— Problems to solve —
1. List the domestic developments that the book description says contributed to the rapid expansion of the print industry in Italy.
2. According to the book description, what position does Gabriella Romani hold?
3. Continue the book description about print media in Italy from 1870 to 1914, picking up after its final sentence.

— Source extract —

Legenda: Oxford, 2011
£45.00 ($89.50 US)  Hardback  222pp
ISBN: 978-1-906540-74-6


The Unification of Italy in 1870 heralded a period of unprecedented change. While successive Liberal governments pursued imperial ventures and took Italy into World War One on the Allied side, on the domestic front technological advance, the creation of a national transport network, the expansion of state education, internal migration to cities and the rise of political associations all contributed to the rapid expansion of the print industry and the development of new and highly diversified reading publics.

Drawing on publishers’ archives, letters, diaries, and printed material, this book provide the most up-to-date research into the printed media — books, magazines and journals — in Italy between 1870 and 1914. With essays on publishers and reading communities, the professionalization of the role of journalist and writer, children’s literature, book illustrations, and printed media in colonial territories among others, this book is intended for those with interests in cultural production and consumption and questions of nation-formation and nationhood in and outside Italy.

Ann Hallamore Caesar is Professor of Italian at the University of Warwick. She has worked extensively on the literature of nineteenth and early twentieth Italy, most recently the co-authored Modern Italian Literature since 1690. A Cultural History (Polity Press: 2007) and she is currently working on the rise of the modern novel in eighteenth century Venice.

Gabriella Romani is Associate Professor of Italian at Seton Hall University. She is the co-editor of Writing to Delight: Nineteenth-Century Short Stories by Italian Women (U. of Toronto Press, 2007); and editor of Edith Bruck, Letter to My Mother (MLA Text and Translation Series, 2006) She is currently completing a book on Nineteenth-Century Postal Culture.

— Record set —
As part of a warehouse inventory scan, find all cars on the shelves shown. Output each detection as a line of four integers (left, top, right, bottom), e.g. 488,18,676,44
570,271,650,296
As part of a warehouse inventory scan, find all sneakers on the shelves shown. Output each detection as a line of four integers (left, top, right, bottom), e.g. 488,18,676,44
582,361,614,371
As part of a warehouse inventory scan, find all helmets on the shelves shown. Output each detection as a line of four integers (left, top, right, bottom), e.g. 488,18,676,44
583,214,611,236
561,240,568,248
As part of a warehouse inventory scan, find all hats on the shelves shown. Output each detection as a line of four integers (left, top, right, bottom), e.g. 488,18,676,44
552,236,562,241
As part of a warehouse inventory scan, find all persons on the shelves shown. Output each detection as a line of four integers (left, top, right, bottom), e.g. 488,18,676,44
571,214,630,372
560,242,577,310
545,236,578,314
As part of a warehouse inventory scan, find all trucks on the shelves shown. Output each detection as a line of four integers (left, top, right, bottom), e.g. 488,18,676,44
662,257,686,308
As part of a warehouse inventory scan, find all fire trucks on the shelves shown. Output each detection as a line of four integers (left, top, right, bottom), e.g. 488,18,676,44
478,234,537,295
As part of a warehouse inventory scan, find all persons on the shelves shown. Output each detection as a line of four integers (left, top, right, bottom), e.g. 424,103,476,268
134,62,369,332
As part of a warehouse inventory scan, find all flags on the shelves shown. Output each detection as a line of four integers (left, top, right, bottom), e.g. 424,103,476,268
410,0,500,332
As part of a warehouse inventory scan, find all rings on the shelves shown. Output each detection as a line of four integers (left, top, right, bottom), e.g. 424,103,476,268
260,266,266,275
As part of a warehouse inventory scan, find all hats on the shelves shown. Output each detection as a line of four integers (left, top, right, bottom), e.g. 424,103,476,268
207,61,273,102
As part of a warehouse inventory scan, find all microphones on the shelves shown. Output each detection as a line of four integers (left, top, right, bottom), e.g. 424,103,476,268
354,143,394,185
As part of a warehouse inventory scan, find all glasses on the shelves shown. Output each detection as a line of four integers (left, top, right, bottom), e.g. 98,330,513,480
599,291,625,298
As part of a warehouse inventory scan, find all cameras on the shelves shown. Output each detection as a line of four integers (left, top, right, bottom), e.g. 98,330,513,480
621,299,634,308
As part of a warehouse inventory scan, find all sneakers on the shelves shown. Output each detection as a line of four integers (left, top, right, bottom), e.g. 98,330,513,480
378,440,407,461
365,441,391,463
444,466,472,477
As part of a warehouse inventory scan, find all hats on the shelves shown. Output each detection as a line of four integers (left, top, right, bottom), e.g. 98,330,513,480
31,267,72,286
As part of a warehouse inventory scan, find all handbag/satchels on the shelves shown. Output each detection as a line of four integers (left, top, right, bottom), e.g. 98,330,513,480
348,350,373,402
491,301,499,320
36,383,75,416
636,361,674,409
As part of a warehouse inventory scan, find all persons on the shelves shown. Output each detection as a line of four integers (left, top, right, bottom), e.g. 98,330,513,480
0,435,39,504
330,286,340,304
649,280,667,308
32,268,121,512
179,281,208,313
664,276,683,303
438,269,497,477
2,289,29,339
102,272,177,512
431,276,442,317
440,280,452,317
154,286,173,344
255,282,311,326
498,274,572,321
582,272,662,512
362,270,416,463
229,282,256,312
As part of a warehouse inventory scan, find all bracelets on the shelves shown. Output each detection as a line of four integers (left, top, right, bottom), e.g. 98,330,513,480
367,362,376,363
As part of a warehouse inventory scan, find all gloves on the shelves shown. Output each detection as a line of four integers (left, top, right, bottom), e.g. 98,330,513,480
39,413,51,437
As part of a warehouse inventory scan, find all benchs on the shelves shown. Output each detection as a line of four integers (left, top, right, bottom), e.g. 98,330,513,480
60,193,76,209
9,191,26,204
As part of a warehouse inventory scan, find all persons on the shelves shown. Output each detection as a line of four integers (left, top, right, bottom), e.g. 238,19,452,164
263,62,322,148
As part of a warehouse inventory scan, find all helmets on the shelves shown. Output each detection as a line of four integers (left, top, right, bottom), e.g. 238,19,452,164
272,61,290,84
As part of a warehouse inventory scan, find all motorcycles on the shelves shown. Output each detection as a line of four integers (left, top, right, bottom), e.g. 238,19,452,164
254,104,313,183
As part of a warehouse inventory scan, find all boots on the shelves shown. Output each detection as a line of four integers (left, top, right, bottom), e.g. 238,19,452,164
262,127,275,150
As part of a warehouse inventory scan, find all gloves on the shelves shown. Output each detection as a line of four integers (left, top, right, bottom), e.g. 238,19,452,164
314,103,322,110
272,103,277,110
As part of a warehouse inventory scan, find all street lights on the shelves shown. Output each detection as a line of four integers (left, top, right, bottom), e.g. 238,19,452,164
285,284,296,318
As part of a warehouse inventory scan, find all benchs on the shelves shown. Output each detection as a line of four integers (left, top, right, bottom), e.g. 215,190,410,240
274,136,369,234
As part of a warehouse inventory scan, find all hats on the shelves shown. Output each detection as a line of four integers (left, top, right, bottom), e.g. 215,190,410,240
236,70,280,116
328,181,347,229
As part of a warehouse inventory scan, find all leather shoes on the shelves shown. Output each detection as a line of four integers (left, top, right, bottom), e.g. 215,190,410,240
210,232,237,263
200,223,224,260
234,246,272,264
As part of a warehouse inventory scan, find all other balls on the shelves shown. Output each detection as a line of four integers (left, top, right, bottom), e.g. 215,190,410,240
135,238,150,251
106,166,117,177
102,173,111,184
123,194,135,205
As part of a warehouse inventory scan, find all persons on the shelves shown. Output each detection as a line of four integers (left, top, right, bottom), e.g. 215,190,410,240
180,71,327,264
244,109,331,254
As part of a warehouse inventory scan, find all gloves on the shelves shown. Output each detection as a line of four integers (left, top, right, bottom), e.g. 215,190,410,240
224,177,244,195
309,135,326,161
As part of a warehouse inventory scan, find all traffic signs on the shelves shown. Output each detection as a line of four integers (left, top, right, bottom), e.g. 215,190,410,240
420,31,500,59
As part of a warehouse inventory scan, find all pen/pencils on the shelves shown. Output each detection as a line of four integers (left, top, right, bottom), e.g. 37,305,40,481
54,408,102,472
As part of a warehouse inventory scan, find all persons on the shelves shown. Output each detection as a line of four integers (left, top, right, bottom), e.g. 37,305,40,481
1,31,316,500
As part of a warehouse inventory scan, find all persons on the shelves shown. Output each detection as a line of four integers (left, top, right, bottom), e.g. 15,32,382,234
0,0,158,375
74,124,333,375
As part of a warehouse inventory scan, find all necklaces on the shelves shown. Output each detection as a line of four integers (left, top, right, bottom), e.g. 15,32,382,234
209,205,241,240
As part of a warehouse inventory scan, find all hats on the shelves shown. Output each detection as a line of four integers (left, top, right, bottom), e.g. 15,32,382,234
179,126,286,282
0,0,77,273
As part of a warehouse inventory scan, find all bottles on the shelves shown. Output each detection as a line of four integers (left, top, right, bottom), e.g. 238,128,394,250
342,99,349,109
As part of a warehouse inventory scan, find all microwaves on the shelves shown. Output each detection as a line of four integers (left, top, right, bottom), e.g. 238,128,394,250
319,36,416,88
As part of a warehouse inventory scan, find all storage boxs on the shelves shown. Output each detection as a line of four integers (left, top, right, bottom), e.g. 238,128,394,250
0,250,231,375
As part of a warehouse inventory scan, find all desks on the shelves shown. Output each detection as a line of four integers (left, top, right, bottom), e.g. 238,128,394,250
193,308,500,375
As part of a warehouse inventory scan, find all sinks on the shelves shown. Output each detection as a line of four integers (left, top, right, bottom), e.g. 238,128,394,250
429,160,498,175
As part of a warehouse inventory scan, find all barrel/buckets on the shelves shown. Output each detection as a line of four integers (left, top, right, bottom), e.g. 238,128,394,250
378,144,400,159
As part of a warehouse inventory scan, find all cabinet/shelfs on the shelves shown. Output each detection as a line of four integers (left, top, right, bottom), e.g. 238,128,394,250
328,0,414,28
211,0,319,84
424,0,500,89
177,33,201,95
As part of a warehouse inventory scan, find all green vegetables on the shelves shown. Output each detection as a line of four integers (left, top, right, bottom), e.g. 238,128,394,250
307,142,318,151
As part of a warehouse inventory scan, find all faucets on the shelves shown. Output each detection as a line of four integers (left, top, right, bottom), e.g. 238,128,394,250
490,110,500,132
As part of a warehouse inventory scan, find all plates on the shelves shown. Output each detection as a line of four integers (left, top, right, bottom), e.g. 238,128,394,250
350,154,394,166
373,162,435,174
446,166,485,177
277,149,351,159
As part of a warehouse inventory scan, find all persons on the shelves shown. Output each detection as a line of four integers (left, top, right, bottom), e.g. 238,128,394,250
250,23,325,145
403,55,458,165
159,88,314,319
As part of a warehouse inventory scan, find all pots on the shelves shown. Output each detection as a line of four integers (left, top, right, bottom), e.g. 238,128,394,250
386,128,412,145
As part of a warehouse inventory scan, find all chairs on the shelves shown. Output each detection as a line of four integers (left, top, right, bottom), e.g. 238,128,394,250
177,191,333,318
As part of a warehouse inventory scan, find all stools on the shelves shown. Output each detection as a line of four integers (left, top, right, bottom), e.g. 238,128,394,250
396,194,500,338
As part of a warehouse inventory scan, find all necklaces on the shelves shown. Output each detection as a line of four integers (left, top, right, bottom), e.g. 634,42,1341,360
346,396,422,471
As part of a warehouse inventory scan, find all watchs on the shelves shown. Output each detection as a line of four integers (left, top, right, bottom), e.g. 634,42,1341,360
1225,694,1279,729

— Exercise responses —
1.
- Technological advance
- The creation of a national transport network
- The expansion of state education
- Internal migration to cities
- The rise of political associations

2. She is Associate Professor of Italian at Seton Hall University.

3.
With the contributions:

Ann Hallamore Caesar, Gabriella Romani — Introduction
John Davis — Media, Markets and Modernity: The Italian Case, 1870–1915
Maria Grazia Lolla — Reader/Power: The Politics and Poetics of Reading in Post-Unification Italy
Joseph Luzzi — Verga Economicus: Language, Money, and Identity in I Malavoglia and Mastro-don Gesualdo
Olivia Santovetti — The Cliché of the Romantic Female Reader and the Paradox of Novelistic Illusion: Federico De Roberto’s L’Illusione (1891)
Francesca Billiani — Intellettuali militanti, funzionari e tecnologici, etica ed estetica in tre riviste fiorentine d’inizio secolo: Il Regno, La Voce, e Lacerba (1903–1914)
Luca Somigli — Towards a Literary Modernity all’italiana: A Note on F. T. Marinetti’s Poesia
Silvia Valisa — Casa editrice Sonzogno. Mediazione culturale, circuiti del sapere ed innovazione tecnologica nell’Italia unificata (1861–1900)
Matteo Salvadore — At the Borders of ‘Dark Africa’: Italian Expeditions to Ethiopia and the Bollettino della Società Geografica Italiana, 1867–1887
Ombretta Frau — L’editore delle signore: Licinio Cappelli e la narrativa femminile fra Otto e Novecento
Cristina Gragnani — Il lettore in copertina. Flirt rivista di splendore e declino (Primo tempo: 1897–1902)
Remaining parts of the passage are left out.